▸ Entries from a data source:

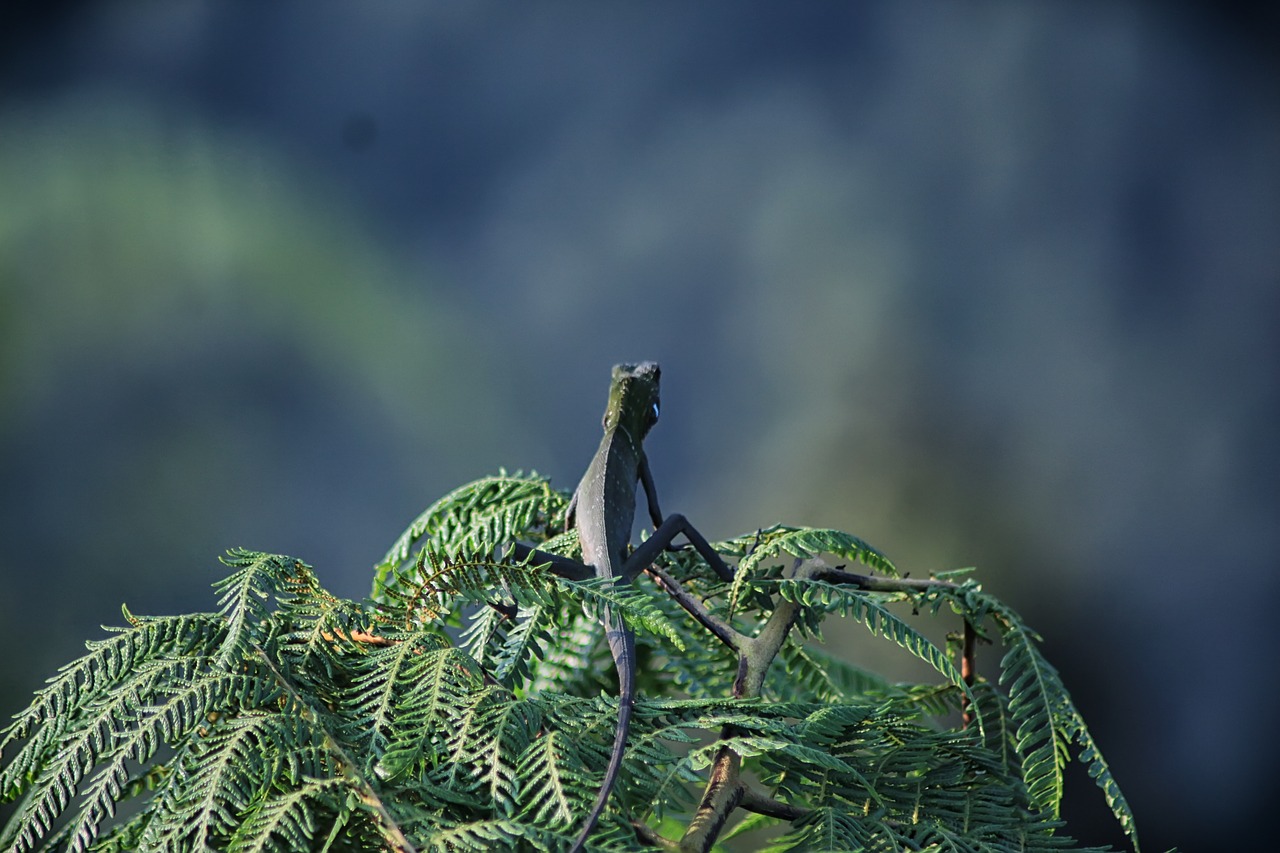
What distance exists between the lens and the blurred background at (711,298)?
11.1 ft

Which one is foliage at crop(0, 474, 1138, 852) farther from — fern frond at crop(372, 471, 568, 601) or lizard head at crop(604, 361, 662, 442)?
lizard head at crop(604, 361, 662, 442)

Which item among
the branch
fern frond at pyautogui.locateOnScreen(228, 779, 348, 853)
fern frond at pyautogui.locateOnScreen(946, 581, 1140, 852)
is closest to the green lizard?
the branch

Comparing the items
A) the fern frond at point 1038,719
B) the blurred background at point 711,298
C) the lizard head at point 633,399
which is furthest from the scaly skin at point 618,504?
the blurred background at point 711,298

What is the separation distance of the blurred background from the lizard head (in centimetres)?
178

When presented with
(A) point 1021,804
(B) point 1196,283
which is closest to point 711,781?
(A) point 1021,804

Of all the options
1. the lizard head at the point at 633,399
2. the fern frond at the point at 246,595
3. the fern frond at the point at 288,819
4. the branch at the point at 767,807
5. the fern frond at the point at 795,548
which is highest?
the lizard head at the point at 633,399

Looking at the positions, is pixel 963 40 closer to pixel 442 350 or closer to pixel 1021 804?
pixel 442 350

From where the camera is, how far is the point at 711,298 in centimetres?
363

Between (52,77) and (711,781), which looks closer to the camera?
(711,781)

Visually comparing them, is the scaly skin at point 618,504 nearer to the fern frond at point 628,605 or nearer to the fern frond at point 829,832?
the fern frond at point 628,605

▸ WHAT NEEDS TO BE DONE: Can you turn the lines into a numbered list, starting at the line that contains "Between (52,77) and" and running through the end of the entries, with blank lines left out?

▸ OUTPUT FOR THIS TASK:
1. Between (52,77) and (711,781), which looks closer to the camera?
2. (711,781)
3. Visually comparing them, is the scaly skin at point 618,504 nearer to the fern frond at point 628,605 or nearer to the fern frond at point 829,832?
4. the fern frond at point 628,605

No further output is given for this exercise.